#### STATED EXERCISE
Copy word for word everything from the line containing "In the context" down to the end of the rows below.

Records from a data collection
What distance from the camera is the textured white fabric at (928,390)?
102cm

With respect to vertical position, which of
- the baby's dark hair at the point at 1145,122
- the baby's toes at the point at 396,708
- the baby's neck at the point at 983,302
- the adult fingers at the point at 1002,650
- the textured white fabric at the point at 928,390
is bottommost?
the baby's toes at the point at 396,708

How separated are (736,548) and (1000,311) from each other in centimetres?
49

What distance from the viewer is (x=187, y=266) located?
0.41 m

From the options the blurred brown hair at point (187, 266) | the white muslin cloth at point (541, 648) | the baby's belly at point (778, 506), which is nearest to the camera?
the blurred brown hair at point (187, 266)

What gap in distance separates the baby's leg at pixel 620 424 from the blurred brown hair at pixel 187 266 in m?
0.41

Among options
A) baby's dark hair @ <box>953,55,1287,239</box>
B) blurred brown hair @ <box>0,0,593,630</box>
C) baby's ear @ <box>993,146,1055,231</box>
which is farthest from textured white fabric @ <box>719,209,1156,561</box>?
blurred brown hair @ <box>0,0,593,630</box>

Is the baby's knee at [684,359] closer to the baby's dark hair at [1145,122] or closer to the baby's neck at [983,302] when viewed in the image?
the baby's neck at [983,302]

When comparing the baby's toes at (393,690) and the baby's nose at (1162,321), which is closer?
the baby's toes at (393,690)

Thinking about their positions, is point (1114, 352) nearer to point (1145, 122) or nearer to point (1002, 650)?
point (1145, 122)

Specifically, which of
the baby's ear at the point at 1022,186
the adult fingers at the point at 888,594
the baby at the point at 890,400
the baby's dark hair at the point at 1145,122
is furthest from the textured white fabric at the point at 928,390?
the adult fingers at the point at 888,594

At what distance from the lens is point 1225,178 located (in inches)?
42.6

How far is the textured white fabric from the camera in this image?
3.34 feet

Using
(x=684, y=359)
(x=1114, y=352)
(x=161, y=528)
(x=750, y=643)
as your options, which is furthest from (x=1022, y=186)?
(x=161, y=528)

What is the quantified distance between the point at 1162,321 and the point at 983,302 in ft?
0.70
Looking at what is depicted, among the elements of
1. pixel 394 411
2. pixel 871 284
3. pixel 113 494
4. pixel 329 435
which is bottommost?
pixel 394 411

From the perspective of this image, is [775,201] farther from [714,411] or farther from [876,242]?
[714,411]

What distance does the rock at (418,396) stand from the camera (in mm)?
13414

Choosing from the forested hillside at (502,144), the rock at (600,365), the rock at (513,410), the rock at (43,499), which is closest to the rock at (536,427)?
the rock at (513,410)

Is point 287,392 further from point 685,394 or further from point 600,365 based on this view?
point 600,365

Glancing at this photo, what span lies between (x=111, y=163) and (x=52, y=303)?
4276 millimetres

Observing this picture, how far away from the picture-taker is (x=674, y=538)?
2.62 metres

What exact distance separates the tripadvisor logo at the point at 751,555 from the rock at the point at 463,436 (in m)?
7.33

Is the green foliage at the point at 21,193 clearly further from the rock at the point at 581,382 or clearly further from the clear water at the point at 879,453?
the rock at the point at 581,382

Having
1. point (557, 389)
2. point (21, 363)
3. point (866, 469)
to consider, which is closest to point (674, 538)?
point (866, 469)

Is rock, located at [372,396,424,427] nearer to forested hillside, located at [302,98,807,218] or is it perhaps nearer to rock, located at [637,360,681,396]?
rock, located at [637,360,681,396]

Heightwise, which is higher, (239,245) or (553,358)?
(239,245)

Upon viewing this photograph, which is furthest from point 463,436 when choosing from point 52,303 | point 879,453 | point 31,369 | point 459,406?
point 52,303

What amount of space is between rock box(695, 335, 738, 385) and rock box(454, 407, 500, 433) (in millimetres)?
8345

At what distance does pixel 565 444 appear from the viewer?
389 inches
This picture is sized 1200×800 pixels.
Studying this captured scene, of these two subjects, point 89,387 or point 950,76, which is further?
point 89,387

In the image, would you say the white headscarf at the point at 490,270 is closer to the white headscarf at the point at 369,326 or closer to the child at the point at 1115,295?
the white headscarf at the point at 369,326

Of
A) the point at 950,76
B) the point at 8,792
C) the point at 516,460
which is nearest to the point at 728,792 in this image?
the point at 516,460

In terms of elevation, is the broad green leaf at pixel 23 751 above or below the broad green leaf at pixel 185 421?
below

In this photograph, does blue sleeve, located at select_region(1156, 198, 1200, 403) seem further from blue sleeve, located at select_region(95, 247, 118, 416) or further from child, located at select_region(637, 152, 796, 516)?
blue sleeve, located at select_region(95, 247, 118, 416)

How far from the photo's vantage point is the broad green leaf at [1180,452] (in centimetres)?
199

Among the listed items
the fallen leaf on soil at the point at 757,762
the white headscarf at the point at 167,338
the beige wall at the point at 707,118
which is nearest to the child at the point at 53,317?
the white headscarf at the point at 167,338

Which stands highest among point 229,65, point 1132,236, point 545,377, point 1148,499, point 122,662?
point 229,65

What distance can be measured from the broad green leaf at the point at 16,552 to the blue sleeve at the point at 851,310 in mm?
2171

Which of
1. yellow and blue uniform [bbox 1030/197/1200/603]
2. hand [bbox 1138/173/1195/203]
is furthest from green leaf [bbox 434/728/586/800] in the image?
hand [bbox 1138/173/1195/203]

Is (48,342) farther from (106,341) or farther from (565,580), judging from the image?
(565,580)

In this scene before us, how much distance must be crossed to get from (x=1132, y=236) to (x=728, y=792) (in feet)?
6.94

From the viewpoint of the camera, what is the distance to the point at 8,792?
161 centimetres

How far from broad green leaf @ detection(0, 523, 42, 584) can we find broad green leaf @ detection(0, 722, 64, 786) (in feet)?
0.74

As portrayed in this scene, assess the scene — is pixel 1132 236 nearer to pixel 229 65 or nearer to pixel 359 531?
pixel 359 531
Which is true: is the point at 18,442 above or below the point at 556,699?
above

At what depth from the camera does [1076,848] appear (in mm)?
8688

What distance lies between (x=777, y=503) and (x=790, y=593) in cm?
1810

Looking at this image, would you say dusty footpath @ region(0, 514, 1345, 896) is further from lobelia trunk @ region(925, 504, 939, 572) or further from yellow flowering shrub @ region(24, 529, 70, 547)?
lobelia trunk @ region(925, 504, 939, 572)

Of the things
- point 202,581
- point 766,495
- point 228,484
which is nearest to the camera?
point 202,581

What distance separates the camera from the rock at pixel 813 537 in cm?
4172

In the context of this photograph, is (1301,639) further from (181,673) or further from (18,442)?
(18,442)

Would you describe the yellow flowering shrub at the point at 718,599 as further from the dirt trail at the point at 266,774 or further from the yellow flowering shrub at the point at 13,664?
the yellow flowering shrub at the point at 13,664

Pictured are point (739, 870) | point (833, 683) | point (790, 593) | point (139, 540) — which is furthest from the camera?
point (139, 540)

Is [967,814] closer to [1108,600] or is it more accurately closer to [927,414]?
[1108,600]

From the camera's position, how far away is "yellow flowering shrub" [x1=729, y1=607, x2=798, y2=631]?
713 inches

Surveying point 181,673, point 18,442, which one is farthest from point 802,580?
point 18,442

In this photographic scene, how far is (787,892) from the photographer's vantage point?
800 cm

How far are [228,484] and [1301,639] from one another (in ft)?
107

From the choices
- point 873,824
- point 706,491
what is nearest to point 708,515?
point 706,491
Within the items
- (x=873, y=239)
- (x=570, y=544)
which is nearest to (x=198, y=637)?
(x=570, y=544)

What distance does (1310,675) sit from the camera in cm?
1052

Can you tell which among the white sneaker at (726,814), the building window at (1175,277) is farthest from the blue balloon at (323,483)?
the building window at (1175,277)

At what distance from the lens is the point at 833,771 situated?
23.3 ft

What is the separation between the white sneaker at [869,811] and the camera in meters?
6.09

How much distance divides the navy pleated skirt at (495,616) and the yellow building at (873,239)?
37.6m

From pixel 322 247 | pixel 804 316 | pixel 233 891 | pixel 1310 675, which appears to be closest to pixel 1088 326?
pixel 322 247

#### PROBLEM SOLUTION
In the context of this photograph, is (1301,639) further from (181,673) or further from (18,442)?
(18,442)

Would you describe the yellow flowering shrub at the point at 718,599 as further from the dirt trail at the point at 266,774 or further from the yellow flowering shrub at the point at 13,664?
the yellow flowering shrub at the point at 13,664

Pictured are point (739, 870) | point (833, 683) | point (790, 593) | point (139, 540) — which is furthest from the camera?
point (139, 540)

Is [967,814] closer to [1108,600] or is it more accurately closer to [927,414]?
[1108,600]

From the camera's position, how far away is "yellow flowering shrub" [x1=729, y1=607, x2=798, y2=631]?
713 inches

Surveying point 181,673, point 18,442, which one is farthest from point 802,580?
point 18,442

In this photographic scene, how far is (787,892) from the photographer's vantage point?
800 cm

How far are [228,484] and [1301,639] from one another (in ft)?
107

From the choices
- point 873,824
- point 706,491
what is nearest to point 708,515?
point 706,491
Within the items
- (x=873, y=239)
- (x=570, y=544)
which is nearest to (x=198, y=637)?
(x=570, y=544)

What distance does (1310,675) sit from the camera in cm?
1052

Can you tell which among the white sneaker at (726,814), the building window at (1175,277) is farthest from the blue balloon at (323,483)?
the building window at (1175,277)

At what distance from the lens is the point at 833,771 situated?
23.3 ft

What is the separation between the white sneaker at [869,811] and the camera in meters?
6.09

How much distance divides the navy pleated skirt at (495,616) and the yellow building at (873,239)?
37.6m

From pixel 322 247 | pixel 804 316 | pixel 233 891 | pixel 1310 675, which appears to be closest to pixel 1088 326?
pixel 322 247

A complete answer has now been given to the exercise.